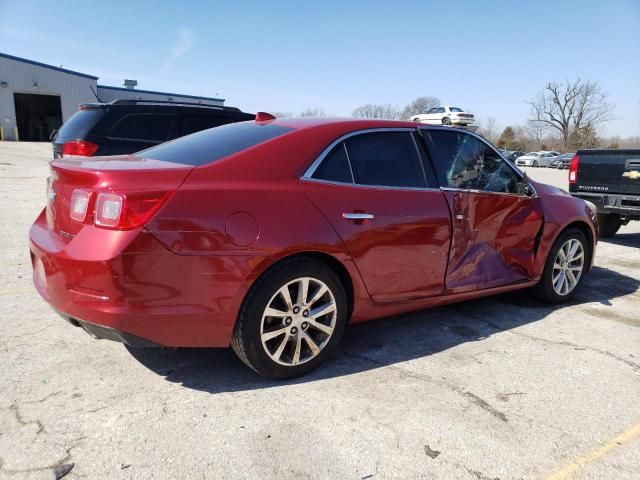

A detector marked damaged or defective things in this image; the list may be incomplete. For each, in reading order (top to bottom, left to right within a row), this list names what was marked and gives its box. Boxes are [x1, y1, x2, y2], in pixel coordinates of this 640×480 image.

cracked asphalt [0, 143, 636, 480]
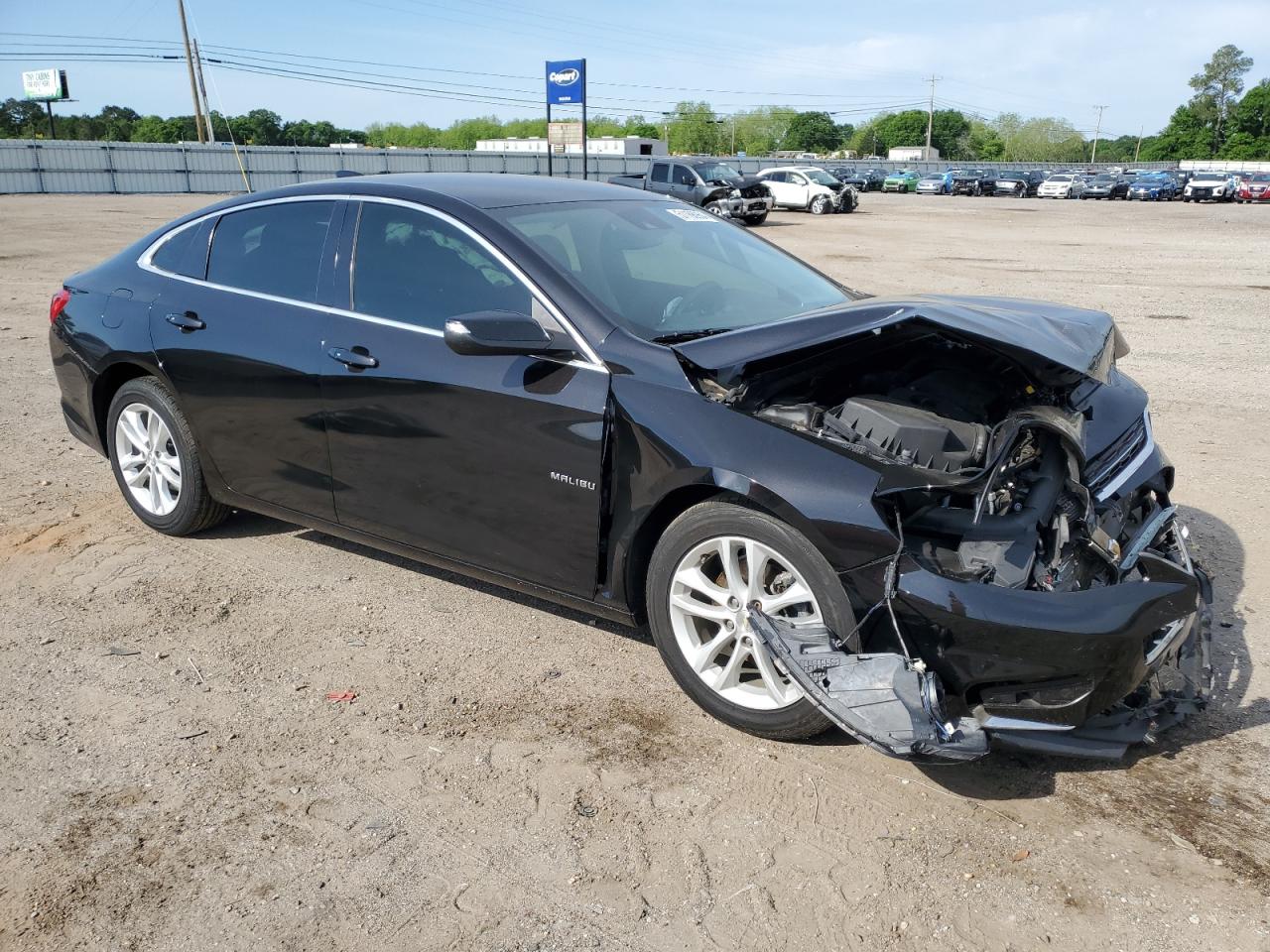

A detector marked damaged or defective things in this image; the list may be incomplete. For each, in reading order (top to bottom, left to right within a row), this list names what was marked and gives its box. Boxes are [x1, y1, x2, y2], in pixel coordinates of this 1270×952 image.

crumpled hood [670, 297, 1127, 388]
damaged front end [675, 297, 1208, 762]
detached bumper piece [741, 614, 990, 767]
----------------
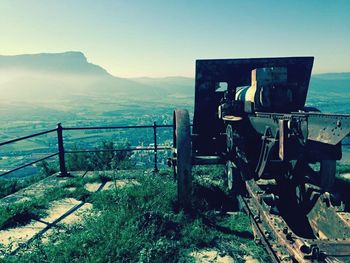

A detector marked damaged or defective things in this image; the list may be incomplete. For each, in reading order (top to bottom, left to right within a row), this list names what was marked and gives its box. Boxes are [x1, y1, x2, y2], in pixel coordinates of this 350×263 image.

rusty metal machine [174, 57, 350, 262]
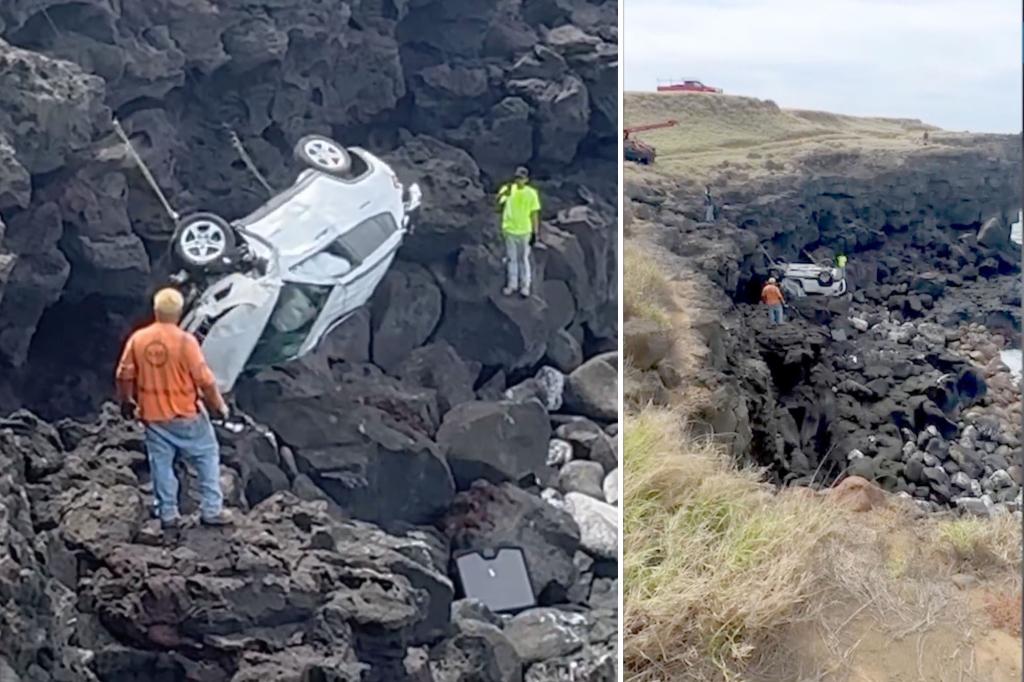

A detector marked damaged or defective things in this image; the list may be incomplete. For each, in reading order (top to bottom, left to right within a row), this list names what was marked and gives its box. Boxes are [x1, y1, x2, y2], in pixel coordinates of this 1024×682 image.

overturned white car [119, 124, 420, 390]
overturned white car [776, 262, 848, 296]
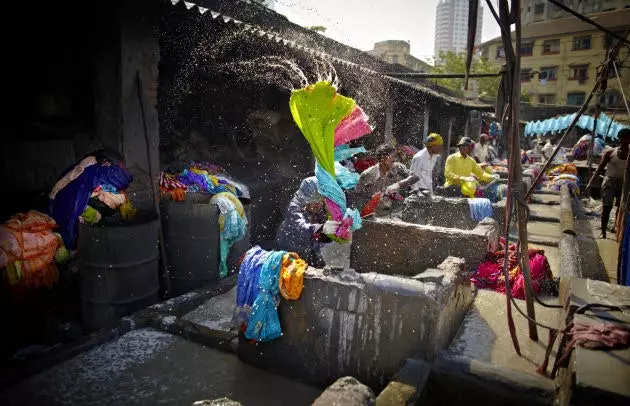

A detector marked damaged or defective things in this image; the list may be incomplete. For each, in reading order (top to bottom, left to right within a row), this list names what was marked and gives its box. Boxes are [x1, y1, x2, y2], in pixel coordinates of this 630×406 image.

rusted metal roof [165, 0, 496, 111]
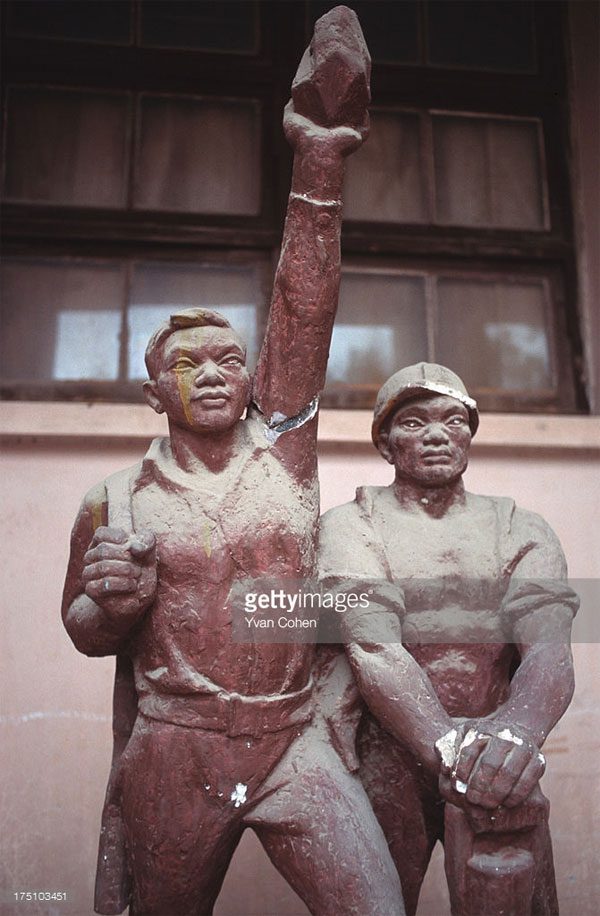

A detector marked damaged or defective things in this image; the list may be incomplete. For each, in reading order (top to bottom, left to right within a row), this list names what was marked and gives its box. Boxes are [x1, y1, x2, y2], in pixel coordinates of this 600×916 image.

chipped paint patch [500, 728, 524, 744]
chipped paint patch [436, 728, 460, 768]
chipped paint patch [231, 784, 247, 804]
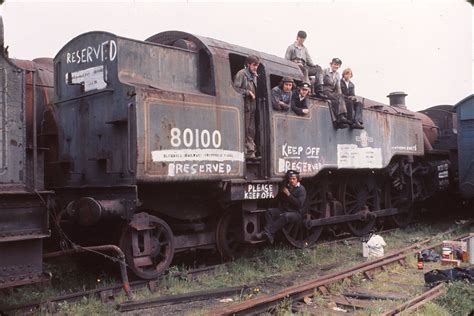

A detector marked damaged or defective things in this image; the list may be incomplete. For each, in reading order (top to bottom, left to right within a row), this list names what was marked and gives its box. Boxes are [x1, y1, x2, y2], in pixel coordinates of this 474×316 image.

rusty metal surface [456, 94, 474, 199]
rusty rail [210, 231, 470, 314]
----------------
Written request: Copy the records verbatim, starting at the line that contains "this 474×316 image." and continuing through the line that contains "rusty rail [210, 231, 470, 314]", with both of those lines included.

Answer to this problem:
A detector marked damaged or defective things in this image; the list may be incomplete. For each, in reading order (top to bottom, left to right within a row), this list names what was marked and gives its box. Boxes are [x1, y1, x2, y2], in pixel coordinates of this 474×316 image.

rusty metal surface [456, 94, 474, 199]
rusty rail [210, 231, 470, 314]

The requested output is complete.